→ Data:

▼

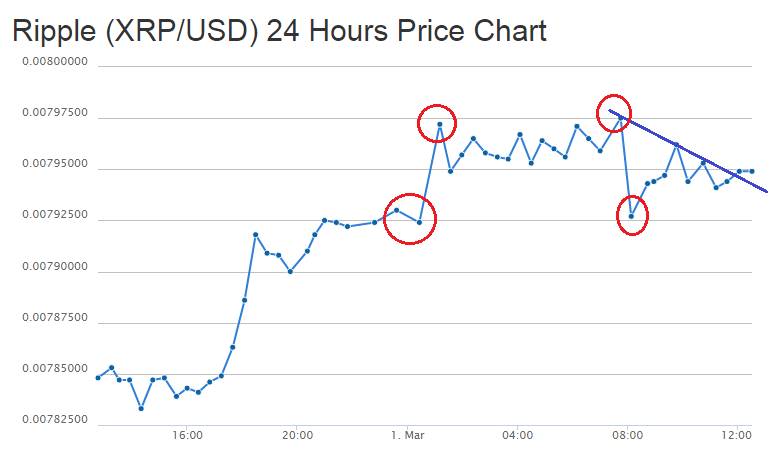 Ripple Price Technical Analysis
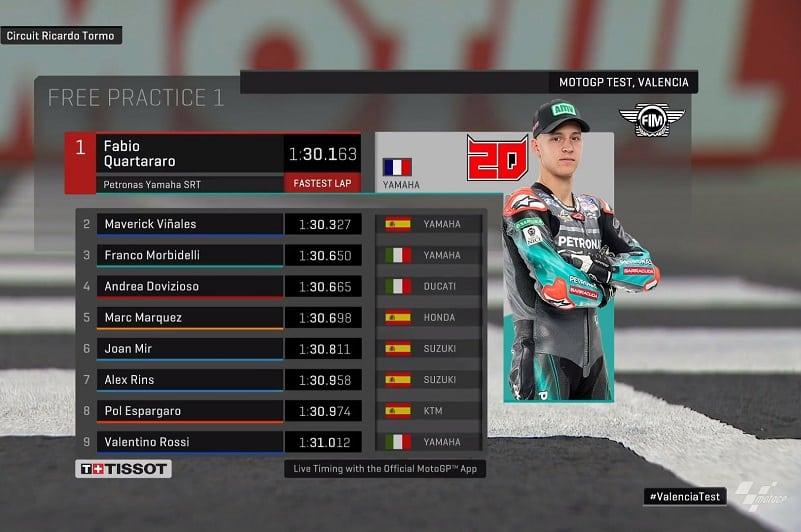 MotoGP Moto2 Moto3 2020 110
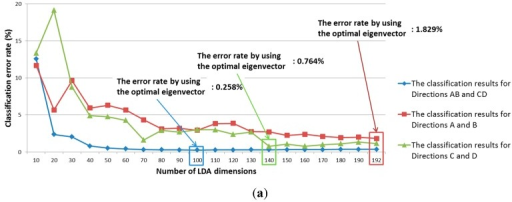 Classification accuracy of LDA according to number of LDA dimensions: (a) Group 1; (b) Group 2.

▲

→ What to work on:
The listing is to be repeated exactly, with its pictures removed.

→ Solution for this task:
 Ripple Price Technical Analysis
 MotoGP Moto2 Moto3 2020 110
 Classification accuracy of LDA according to number of LDA dimensions: (a) Group 1; (b) Group 2.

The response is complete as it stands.